The min prop. delay is with a moderately large load, more than I had. 
Upon checking several vendors datasheets, it seems there is a moderate 
variation in the hold time.  It still looks like I should have had 
margin.  So to hit it with a larger hammer, I ran the feedback signal 
through several inverters from a slower logic family to really ensure 
there was absolutely no question of hold time violations.  No improvement.

 > I am wondering if a small load (50-100pF) on the output of the /Q would
 > get you well beyond any potential hold time issues.

didn't work.


Ben Jackson wrote:
 > On Sat, May 03, 2008 at 02:38:51AM -0400, Dan McMahill wrote:
 >> The signal I'm trying to divide is down in the handful of kHz range and
 >> the only reason I'm using 74ACT instead of something like 74HC is thats
 >> what I had in the parts box in the basement.

RAW DATA:

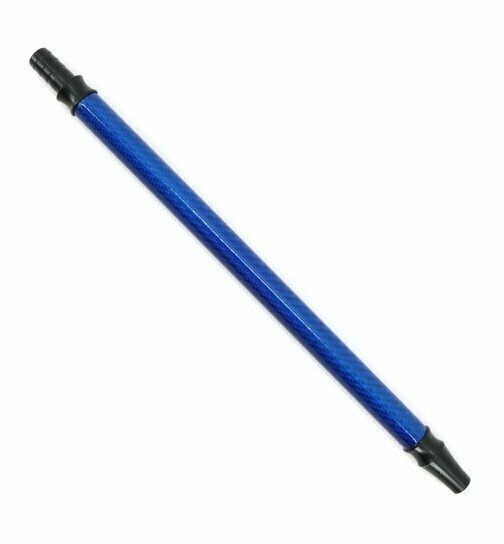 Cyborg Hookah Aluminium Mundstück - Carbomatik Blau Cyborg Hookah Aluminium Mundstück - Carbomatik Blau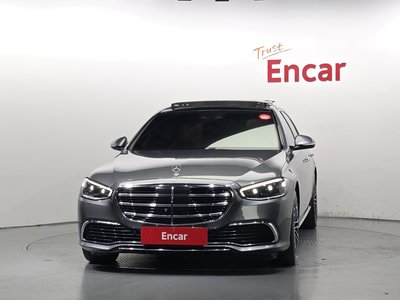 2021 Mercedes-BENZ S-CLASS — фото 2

DIRECTIONS FOR THIS TASK: Carry on the post about the flip-flop divider from the point where it ends. The listing comes from a separate source, unrelated to the post about the flip-flop divider.

REPLY TO THE TASK:
 >
 > There's a minimum edge rate of 125mV/ns in this datasheet (from 0.8 
to 2V,
 > so about 10ns).  Are you meeting that?

I saw that and was concerned that at first I may not have been (no way 
to tell at first due to limited bw scope).  So I did some conditioning 
of my clock to where I should have easily been meeting this.


 > Also, ACT requires 5V, you can't run it on 3V like you could AC.

It was running from 5V.

 >
 > If you had a really long input line and a very fast edge I would wonder
 > if the clock was ringing enough to trigger a second transition.

My clock line is pretty short, but I've about concluded there is no 
other explanation (unless I have some zapped parts but I don't any more 
to swap out).  A ring that caused the ff to be clocked on the falling 
edge as well as the rising edge would, I think, explain everything I've 
seen.  Still I'm disturbed because I tried a few things which should 
have changed that a little.

I think what I'm going to do with that board is take it over to a 
friends house where there is a real lab with scopes fast enough to 
really verify things like ringing on the clocks, clock slew rate, and 
hold times (set up times are so incredibly long that I have orders of 
magnitude of margin).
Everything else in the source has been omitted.